# Psalm 129



## jaybird0827 (Aug 8, 2006)

_A Song of degrees._



> Whether this psalm was penned when David brought up the ark of God to Mount Zion, 2Sam. 6, or relates to the Chaldean captivity, is uncertain. In it, the people of God, (1.) Look back on their often-repeated tribulations, with thankfulness to God for their deliverances from Egypt, and from their oppressors under the Judges, Saul, etc., ver. 1-4. (2.) They look forward, with a believing prayer for, and prospect of the destruction of all their implacable enemies, ver. 5-8.
> 
> While I sing, let me not only be affected with what the Lord did for the Jewish, but chiefly with what he hath done for the gospel church: and let me, in faith, cry for, and expect the downfall of Antichrist, and of all other enemies of Christ and his church.
> [align=center]John Brown of Haddington[/align]



Psalm 129

Tune: Hermon -attached

1 Oft did they vex me from my youth,
may Isr'el now declare;
2 Oft did they vex me from my youth,
yet not victorious were.

3 The plowers plow'd upon my back;
they long their furrows drew.
4 The righteous Lord did cut the cords
of the ungodly crew.

5 Let Sion's haters all be turn'd
back with confusion.
6 As grass on houses' tops be they,
which fades ere it be grown:

7 Whereof enough to fill his hand
the mower cannot find;
Nor can the man his bosom fill,
whose work is sheaves to bind.

8 Neither say they who do go by,
God's blessing on you rest:
We in the name of God the Lord
do wish you to be blest.

-- _Scottish Metrical Psalter_


----------



## VirginiaHuguenot (Aug 8, 2006)

Henri Arnaud, Waldensian leader, sang this psalm after their deliverance from the Roman Catholic Duke of Savoy in 1689/1690. See _The Psalms in History and Biography_ by John Ker.

Andrew Bonar:



> Perservance to the end is the burden of this song, inasmuch as in it we hear the pilgrim at another stage of the way recording deliverances and drawing from his past experience good hope of final deliverance.


----------



## jaybird0827 (Aug 9, 2006)

> _Originally posted by VirginiaHuguenot_
> Henri Arnaud, Waldensian leader, sang this psalm after their deliverance from the Roman Catholic Duke of Savoy in 1689/1690. See _The Psalms in History and Biography_ by John Ker.

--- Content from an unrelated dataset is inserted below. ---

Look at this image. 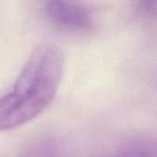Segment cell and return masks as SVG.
I'll use <instances>...</instances> for the list:
<instances>
[{"mask_svg": "<svg viewBox=\"0 0 157 157\" xmlns=\"http://www.w3.org/2000/svg\"><path fill=\"white\" fill-rule=\"evenodd\" d=\"M63 65V52L53 44L33 51L11 92L0 98V131L22 126L48 109L60 86Z\"/></svg>", "mask_w": 157, "mask_h": 157, "instance_id": "6da1fadb", "label": "cell"}, {"mask_svg": "<svg viewBox=\"0 0 157 157\" xmlns=\"http://www.w3.org/2000/svg\"><path fill=\"white\" fill-rule=\"evenodd\" d=\"M42 11L55 28L70 33H87L95 27L94 16L81 0H42Z\"/></svg>", "mask_w": 157, "mask_h": 157, "instance_id": "7a4b0ae2", "label": "cell"}, {"mask_svg": "<svg viewBox=\"0 0 157 157\" xmlns=\"http://www.w3.org/2000/svg\"><path fill=\"white\" fill-rule=\"evenodd\" d=\"M116 157H156V151L152 142L136 139L123 144Z\"/></svg>", "mask_w": 157, "mask_h": 157, "instance_id": "3957f363", "label": "cell"}, {"mask_svg": "<svg viewBox=\"0 0 157 157\" xmlns=\"http://www.w3.org/2000/svg\"><path fill=\"white\" fill-rule=\"evenodd\" d=\"M57 147L52 139H39L27 147L22 157H56Z\"/></svg>", "mask_w": 157, "mask_h": 157, "instance_id": "277c9868", "label": "cell"}, {"mask_svg": "<svg viewBox=\"0 0 157 157\" xmlns=\"http://www.w3.org/2000/svg\"><path fill=\"white\" fill-rule=\"evenodd\" d=\"M137 13L144 18H153L156 13V0H135Z\"/></svg>", "mask_w": 157, "mask_h": 157, "instance_id": "5b68a950", "label": "cell"}]
</instances>
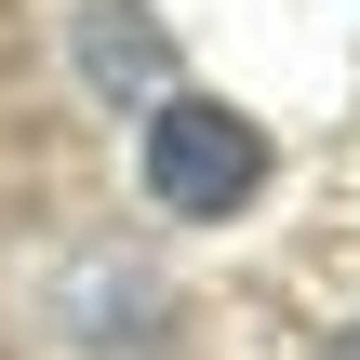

I *have to* get that book and read it.


----------



## CDM (Aug 9, 2006)

> _Originally posted by jaybird0827_
> _A Song of degrees._
> 
> 
> ...



Thanks, Jay.

And keep those MID's coming!


----------



## jaybird0827 (Aug 9, 2006)

> _Originally posted by mangum_
> Thanks, Jay.
> 
> And keep those MID's coming!



Thank you. I really appreciate that, brother.


----------



## VirginiaHuguenot (Aug 10, 2006)

> _Originally posted by jaybird0827_
> 
> 
> > _Originally posted by VirginiaHuguenot_
> ...



 Definitely worth getting. 

_The Psalms in History and Biography_


----------